** Aufgabenstellung **
Überführen Sie den Abschnitt der Auflistung von der Zeile mit „Which of (1)“ bis einschließlich der Zeile mit „the acoustic guitar on wall at (x=72, y=112) <“ in eine zweispaltige CSV mit den Spalten „eingabe“ und „ausgabe“. Jede Zeile enthält einen Text samt zugehöriger Antwort, jedes Feld steht in Anführungszeichen, und Zeilenumbrüche werden durch Leerzeichen ersetzt.

-*-

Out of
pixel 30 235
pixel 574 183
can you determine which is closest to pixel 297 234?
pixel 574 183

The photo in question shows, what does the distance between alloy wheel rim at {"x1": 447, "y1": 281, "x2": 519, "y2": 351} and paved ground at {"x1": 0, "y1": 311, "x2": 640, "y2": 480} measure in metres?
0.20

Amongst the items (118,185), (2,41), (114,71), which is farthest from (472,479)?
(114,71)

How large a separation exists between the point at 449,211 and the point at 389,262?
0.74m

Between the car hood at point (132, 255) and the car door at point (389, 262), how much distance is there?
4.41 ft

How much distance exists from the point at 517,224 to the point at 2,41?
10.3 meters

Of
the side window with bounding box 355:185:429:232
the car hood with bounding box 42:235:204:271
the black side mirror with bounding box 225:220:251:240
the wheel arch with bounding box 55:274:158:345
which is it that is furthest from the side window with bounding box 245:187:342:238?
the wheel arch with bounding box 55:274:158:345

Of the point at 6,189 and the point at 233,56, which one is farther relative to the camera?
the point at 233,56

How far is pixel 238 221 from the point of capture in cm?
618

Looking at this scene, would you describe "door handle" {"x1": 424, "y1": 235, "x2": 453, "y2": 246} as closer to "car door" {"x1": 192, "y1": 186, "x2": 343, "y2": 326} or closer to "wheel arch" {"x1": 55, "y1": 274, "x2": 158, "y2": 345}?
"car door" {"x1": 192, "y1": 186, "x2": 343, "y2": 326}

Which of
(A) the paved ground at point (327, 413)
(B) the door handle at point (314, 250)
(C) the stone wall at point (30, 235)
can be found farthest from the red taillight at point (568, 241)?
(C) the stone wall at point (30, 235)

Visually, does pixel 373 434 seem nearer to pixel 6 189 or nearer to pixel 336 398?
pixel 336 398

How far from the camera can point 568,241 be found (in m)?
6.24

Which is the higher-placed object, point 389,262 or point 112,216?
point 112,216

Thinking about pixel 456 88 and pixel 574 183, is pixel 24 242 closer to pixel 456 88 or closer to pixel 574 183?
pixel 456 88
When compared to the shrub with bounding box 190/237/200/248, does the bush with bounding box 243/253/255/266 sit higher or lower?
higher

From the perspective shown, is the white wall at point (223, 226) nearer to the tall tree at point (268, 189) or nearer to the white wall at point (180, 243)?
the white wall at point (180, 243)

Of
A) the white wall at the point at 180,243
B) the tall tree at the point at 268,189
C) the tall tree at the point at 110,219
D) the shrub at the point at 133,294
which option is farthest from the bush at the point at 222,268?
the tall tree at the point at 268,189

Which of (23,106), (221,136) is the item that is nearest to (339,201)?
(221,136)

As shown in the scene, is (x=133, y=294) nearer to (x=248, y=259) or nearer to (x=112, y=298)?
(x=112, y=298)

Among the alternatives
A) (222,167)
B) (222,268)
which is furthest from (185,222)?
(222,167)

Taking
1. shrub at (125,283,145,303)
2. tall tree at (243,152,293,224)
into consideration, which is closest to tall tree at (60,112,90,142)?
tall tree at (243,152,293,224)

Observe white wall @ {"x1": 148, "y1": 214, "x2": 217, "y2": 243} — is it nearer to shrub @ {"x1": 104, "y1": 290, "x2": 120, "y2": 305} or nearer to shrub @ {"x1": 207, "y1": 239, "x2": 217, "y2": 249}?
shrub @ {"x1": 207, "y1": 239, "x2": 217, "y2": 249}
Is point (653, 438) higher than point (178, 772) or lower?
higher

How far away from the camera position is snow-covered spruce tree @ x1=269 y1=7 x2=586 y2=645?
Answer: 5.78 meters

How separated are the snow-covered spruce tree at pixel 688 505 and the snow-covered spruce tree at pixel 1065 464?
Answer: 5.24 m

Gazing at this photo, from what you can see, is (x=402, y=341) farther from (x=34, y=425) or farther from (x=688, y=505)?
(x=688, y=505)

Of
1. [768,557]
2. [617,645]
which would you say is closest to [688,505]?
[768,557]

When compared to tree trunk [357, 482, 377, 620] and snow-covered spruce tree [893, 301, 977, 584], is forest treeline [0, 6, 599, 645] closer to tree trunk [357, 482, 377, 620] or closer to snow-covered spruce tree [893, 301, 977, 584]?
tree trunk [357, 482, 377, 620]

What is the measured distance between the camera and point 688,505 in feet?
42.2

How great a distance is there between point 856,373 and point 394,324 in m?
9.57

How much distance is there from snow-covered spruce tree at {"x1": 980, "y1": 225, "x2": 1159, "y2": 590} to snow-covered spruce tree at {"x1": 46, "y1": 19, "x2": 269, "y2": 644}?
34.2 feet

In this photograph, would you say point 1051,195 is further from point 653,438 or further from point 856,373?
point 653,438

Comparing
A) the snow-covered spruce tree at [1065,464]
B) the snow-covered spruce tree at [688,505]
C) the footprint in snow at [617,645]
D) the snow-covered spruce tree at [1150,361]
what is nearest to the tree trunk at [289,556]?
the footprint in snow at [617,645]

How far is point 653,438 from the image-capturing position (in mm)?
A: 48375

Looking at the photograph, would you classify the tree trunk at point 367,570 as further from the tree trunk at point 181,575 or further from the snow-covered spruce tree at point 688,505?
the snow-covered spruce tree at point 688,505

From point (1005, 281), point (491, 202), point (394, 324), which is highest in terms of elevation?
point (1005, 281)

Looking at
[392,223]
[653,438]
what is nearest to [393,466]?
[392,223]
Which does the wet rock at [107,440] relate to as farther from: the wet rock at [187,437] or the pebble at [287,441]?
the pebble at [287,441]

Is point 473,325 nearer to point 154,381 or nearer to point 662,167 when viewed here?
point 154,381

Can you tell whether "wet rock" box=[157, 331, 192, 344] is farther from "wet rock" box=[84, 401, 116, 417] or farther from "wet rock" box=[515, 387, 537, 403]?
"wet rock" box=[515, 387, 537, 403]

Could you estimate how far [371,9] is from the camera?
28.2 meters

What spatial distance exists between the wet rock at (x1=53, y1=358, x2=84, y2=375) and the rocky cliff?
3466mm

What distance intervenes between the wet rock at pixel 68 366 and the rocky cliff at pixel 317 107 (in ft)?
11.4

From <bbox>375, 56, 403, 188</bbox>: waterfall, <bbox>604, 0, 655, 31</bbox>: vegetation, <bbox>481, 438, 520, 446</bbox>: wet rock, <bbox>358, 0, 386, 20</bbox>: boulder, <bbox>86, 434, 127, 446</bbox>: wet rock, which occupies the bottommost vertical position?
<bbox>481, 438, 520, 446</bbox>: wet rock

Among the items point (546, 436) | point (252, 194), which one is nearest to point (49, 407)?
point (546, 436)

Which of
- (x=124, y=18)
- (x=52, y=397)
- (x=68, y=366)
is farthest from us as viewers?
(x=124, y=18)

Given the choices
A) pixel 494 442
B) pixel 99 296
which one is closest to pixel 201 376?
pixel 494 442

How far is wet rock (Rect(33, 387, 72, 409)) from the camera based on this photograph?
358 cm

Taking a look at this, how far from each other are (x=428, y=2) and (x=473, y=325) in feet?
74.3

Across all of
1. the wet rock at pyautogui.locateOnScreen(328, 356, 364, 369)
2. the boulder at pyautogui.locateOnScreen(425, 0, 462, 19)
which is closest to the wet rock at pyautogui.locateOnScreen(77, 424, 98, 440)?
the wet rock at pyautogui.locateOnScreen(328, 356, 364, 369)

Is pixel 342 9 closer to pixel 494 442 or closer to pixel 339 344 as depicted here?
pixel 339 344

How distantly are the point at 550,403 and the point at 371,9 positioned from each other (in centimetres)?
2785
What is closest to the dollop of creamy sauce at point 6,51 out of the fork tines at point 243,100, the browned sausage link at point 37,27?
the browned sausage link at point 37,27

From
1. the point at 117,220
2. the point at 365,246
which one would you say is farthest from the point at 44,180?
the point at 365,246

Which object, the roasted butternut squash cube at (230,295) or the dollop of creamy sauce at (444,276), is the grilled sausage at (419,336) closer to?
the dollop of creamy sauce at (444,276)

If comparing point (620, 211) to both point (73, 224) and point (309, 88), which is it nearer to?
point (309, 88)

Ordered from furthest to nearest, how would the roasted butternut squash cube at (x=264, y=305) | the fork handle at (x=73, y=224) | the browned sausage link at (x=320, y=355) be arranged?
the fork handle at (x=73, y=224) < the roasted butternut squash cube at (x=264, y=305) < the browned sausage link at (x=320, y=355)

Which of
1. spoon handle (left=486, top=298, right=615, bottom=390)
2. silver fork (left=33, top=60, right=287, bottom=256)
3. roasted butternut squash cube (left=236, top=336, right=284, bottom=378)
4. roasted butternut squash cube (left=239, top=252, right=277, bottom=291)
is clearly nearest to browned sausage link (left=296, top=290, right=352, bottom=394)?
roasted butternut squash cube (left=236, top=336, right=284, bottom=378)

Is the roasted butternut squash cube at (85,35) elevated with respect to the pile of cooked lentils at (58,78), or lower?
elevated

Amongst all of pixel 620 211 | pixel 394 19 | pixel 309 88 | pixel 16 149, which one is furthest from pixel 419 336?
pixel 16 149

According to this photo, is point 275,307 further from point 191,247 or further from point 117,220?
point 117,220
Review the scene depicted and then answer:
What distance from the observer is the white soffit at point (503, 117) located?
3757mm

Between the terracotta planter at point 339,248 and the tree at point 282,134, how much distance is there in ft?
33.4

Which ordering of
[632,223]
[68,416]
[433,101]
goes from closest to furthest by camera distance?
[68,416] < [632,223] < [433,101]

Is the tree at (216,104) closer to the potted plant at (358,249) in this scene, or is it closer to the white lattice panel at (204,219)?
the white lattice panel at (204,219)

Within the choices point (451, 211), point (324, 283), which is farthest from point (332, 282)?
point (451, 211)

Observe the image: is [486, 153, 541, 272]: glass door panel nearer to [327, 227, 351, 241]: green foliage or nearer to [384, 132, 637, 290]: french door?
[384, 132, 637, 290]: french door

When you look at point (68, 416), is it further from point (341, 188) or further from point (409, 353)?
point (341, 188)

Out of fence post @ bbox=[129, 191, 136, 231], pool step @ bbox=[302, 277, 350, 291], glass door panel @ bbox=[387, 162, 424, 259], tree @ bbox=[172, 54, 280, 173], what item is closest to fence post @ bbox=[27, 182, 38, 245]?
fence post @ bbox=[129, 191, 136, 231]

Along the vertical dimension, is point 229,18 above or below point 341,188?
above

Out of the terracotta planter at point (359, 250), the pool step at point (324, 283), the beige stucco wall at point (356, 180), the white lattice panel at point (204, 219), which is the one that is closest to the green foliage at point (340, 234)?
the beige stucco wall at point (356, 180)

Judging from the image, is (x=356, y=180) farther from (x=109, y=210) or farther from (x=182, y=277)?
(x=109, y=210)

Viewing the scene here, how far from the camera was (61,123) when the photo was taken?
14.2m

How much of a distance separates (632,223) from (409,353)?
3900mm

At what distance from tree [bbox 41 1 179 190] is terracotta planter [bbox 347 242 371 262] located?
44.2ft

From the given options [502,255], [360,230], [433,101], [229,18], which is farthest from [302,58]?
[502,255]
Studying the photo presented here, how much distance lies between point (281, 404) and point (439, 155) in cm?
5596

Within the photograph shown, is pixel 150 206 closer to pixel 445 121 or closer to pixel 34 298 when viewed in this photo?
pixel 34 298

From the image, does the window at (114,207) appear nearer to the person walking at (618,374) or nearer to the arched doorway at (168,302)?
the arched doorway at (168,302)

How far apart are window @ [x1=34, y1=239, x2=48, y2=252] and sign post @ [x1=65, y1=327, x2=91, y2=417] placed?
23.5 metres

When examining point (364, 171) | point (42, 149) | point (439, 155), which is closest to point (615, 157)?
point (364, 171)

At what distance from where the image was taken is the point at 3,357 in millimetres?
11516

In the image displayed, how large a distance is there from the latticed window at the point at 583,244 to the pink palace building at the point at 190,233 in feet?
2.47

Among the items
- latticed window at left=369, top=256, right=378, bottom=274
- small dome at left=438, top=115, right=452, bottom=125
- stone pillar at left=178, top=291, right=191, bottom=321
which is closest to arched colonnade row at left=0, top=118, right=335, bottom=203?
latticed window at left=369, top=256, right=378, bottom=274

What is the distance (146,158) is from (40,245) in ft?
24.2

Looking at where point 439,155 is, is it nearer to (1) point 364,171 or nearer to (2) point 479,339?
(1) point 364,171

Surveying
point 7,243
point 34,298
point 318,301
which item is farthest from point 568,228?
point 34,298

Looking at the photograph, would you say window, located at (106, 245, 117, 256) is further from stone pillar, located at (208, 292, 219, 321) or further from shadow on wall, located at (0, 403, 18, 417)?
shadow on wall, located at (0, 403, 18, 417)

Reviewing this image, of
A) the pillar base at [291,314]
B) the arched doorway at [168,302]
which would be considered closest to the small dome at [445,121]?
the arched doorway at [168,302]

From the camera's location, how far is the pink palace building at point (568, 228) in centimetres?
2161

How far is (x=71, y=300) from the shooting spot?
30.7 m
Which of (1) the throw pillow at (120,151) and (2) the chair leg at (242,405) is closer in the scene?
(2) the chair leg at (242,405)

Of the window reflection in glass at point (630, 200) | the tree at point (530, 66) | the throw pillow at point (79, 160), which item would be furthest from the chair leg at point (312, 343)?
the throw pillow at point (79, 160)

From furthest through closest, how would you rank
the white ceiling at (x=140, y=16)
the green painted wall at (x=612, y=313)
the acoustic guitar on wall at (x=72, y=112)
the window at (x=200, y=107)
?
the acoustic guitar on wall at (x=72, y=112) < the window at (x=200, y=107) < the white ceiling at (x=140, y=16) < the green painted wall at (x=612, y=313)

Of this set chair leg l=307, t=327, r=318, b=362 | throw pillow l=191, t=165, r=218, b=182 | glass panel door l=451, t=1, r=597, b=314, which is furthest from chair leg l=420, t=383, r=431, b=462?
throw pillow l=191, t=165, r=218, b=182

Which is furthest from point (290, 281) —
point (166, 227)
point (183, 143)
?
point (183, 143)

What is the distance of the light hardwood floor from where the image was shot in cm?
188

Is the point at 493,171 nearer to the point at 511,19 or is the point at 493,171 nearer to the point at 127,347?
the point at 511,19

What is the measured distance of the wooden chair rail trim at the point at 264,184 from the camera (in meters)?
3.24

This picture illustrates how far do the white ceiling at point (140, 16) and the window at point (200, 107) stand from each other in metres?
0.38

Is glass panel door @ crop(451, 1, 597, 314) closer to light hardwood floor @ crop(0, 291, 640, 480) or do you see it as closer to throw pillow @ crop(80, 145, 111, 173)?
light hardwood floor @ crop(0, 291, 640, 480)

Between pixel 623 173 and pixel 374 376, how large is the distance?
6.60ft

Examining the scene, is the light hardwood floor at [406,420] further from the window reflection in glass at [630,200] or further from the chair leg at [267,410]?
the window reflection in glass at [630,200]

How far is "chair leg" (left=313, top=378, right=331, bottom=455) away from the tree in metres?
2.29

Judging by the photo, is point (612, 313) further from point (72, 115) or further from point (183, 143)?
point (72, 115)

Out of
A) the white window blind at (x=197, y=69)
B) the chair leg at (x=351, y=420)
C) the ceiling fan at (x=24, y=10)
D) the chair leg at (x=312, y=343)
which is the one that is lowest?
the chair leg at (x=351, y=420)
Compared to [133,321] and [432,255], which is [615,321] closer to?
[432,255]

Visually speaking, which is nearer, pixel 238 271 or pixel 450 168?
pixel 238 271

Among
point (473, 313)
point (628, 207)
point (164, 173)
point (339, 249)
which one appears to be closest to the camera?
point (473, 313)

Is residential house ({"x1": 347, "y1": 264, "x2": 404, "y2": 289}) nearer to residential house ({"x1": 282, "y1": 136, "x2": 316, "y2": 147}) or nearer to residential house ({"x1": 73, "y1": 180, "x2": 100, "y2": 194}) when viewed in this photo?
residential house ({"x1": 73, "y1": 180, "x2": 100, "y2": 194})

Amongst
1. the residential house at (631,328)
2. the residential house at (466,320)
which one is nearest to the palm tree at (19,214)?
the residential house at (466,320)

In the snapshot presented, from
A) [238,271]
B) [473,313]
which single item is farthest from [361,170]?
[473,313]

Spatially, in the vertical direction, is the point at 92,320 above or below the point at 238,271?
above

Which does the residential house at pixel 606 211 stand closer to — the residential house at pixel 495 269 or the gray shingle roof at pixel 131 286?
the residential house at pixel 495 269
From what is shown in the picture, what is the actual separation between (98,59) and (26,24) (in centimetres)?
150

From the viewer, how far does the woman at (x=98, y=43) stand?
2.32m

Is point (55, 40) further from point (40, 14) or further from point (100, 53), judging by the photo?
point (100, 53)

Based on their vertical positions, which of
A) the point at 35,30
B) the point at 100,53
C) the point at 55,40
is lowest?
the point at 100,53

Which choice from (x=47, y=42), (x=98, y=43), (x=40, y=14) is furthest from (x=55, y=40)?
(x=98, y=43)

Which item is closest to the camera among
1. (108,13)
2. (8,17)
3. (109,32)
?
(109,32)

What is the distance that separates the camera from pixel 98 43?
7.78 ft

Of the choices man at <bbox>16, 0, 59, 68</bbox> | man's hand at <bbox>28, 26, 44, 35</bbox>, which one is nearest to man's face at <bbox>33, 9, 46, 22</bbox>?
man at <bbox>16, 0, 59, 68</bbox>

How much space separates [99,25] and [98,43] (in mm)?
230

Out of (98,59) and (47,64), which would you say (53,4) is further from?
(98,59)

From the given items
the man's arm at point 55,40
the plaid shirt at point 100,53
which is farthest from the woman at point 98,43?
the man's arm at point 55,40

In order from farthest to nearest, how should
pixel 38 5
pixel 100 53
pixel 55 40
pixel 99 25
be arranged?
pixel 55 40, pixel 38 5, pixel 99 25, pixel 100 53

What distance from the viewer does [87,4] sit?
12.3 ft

-*-

** Lösung **
eingabe,ausgabe
"Which of (1) the throw pillow at (120,151) and (2) the chair leg at (242,405) is closer in the scene?","(2) the chair leg at (242,405)"
"Of the window reflection in glass at point (630, 200) | the tree at point (530, 66) | the throw pillow at point (79, 160), which item would be furthest from the chair leg at point (312, 343)?","the throw pillow at point (79, 160)"
"From furthest through closest, how would you rank the white ceiling at (x=140, y=16) the green painted wall at (x=612, y=313) the acoustic guitar on wall at (x=72, y=112) the window at (x=200, y=107) ?","the acoustic guitar on wall at (x=72, y=112) < the window at (x=200, y=107) < the white ceiling at (x=140, y=16) < the green painted wall at (x=612, y=313)"